WORK TO DO:
Transcribe the portion of the Dust Deputy forum thread that begins at the words "## PLK (Feb" and ends after the words "DC's bag once.".

TEXT EXCERPT:

● ● ● ●

# Dusty Deputy Passing Most Debris to the Shop Vac



## KE4NYV (May 25, 2014)

I have the small Dust Deputy and for a while it was working great. I have it set up with my Kobalt shop vac and a metal trash can with a fitted MDF top. For a while, this worked fine. Recently, I noticed that about half of what I suck up is getting passed to the shop vac. I have no idea what has changed. I noticed that most of the debris seems to just spin around and around, without moving down. I'm pretty sure as it spins and stays towards the top, it's gradually getting sucked up through the top.

I was considering buying the larger Dust Deputy for my Grizzly dust collector, but now I'm not sure I want to spend the money.

Has anyone else seen this?


----------



## ChrisK (Dec 18, 2009)

Sounds like the velocity of the air in the cone has increased. Is there any leaks allowing more air to get in?


----------



## waho6o9 (May 6, 2011)

I had a similar situation and couldn't figure it out but I was thinking

there's a gap some where around the top of the DD lid so I made

a plywood top to keep it from flexing. The bolts were long enough

and 1/2 plywood was used. Worked better after that.


----------



## KE4NYV (May 25, 2014)

My original setup with the DD was with a Lowe's bucket and the snap-on lid. It seemed to work ok, but I filled it up fast. In that case, I didn't even bother to seal the DD with the lid. I just used bolts all the way around with washers. When I went to the metal trash can, I couldn't use the stock lid because it's domed and has a handle in the middle. Instead I cut a disk from MDF and rabbeted the edge all the way around to fit in the top of the can tight. It's tight enough that I have to pry it off. Also, when I put the DD on, I cut a felt pad to go between the mounting flange and the MDF top to ensure it was air tight. Not sure where my leak could be.


----------



## wapakfred (Jul 29, 2011)

Are the seams on the trash can sealed?


----------



## KE4NYV (May 25, 2014)

> Are the seams on the trash can sealed?


The best can tell. It was brand new and the seams are all fold over/hook style and then pressed together.


----------



## PLK (Feb 11, 2014)

How do you see the dust spin around a metal trash can and a mdf lid?

I've had a super dust deputy on my HF DC for over a year and haven't had to empty the HF DC's bag once.

Paul


----------



## firefighterontheside (Apr 26, 2013)

Yeah I'm thinking air is coming in thru the trash can somewhere causing air to go up.


----------



## wapakfred (Jul 29, 2011)

Those seams need to be taped (foil tape, not duct tape)....they are seldom air tight from the factory. That includes the one around the bottom. You can test this without taping it. Put a plastic trash bag liner in it, being sure to put some weight in the bottom to keep it from being sucked into the ducting. Try it out and see what happens. That trash bag need to extend over the lip of the can, and be sealed by the top.


----------



## KE4NYV (May 25, 2014)

> How do you see the dust spin around a metal trash can and a mdf lid?
> 
> I ve had a super dust deputy on my HF DC for over a year and haven t had to empty the HF DC s bag once.


I see it spinning around in the top of the DD, not the trash can.


----------



## KE4NYV (May 25, 2014)

> Yeah I m thinking air is coming in thru the trash can somewhere causing air to go up.

● ● ● ●

DATA PROVIDED:

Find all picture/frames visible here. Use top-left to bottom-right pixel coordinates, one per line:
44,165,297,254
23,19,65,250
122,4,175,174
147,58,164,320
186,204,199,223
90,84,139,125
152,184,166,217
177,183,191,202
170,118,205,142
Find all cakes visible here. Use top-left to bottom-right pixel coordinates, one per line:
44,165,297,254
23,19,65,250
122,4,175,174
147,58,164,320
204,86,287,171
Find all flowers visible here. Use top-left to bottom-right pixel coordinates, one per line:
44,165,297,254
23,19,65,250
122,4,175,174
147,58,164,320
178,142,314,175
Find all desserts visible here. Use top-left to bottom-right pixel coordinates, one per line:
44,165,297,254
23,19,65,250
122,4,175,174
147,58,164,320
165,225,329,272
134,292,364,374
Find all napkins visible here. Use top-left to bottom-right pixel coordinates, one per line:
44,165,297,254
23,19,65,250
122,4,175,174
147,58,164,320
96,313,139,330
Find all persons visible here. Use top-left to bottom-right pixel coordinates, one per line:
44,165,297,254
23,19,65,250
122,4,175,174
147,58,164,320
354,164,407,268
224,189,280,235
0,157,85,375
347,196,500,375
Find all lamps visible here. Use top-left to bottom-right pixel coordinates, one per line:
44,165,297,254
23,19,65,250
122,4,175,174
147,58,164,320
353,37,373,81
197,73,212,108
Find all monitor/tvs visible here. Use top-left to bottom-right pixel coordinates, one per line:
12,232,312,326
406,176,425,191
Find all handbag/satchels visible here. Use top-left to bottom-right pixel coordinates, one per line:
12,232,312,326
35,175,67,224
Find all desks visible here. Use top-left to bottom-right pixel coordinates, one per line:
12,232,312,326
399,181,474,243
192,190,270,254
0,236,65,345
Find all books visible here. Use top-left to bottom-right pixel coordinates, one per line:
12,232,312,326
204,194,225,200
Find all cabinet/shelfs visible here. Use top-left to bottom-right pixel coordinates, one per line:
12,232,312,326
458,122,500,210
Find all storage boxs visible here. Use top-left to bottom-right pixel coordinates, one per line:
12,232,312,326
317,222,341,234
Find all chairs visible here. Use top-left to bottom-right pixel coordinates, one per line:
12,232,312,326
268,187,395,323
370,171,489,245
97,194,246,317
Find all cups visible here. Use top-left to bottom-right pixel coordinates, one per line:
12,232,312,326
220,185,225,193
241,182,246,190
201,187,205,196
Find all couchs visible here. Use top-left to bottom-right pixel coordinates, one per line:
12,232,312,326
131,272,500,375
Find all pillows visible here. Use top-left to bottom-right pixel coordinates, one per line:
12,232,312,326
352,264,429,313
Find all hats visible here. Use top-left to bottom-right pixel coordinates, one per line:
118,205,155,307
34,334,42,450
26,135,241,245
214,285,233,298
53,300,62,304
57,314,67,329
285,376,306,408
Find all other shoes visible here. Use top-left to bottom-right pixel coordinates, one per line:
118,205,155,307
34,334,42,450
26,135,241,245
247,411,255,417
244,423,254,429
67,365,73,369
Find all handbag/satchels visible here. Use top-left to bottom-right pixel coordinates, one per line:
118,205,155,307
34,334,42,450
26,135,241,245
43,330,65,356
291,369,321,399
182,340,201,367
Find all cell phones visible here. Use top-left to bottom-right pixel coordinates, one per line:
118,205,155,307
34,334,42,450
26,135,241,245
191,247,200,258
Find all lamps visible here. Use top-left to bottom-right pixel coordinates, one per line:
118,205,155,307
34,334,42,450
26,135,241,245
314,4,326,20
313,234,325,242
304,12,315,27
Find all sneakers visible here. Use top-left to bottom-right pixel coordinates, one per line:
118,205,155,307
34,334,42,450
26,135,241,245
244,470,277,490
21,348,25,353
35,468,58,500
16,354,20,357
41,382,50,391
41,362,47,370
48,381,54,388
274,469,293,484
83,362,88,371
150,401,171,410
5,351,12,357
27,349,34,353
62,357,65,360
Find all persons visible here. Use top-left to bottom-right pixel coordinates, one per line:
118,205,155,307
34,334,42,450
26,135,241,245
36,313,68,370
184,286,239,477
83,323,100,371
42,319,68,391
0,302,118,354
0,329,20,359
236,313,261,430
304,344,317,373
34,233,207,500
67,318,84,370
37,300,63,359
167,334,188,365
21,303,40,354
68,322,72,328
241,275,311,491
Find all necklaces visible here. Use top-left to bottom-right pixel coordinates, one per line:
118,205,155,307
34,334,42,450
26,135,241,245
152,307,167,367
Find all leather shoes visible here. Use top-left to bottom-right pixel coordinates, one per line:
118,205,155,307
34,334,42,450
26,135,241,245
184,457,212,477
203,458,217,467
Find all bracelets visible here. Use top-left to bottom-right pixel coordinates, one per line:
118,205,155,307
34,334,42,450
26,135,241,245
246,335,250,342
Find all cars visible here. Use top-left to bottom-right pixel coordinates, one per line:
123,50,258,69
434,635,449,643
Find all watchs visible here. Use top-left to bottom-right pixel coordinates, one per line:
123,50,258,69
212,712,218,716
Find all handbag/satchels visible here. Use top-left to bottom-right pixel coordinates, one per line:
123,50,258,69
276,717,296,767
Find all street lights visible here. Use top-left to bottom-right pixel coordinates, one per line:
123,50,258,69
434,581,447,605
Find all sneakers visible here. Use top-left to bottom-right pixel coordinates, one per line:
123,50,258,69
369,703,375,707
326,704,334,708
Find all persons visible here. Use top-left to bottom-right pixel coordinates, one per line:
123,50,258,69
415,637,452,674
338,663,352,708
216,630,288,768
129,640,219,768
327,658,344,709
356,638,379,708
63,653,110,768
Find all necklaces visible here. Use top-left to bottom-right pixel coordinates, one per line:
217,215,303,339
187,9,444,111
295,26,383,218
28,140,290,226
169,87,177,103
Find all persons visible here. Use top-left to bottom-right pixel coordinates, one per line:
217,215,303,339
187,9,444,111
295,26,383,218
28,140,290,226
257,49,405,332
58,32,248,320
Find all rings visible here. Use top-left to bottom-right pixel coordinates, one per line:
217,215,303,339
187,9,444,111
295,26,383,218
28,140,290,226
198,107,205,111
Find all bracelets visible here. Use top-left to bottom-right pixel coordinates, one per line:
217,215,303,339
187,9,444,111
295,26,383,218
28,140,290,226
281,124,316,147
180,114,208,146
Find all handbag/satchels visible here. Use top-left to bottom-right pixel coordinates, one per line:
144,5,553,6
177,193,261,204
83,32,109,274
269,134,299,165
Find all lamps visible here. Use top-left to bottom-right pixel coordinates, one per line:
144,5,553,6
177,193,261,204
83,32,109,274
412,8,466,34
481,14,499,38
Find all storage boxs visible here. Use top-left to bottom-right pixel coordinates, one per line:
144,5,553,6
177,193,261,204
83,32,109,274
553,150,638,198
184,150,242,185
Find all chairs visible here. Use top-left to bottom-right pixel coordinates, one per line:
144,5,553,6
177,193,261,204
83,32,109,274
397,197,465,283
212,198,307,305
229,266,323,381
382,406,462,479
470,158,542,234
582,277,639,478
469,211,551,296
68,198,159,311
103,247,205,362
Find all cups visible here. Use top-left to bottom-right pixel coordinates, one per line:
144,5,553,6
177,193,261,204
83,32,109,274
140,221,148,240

● ● ● ●

RESULT FOR THIS EXERCISE:
## PLK (Feb 11, 2014)

How do you see the dust spin around a metal trash can and a mdf lid?

I've had a super dust deputy on my HF DC for over a year and haven't had to empty the HF DC's bag once.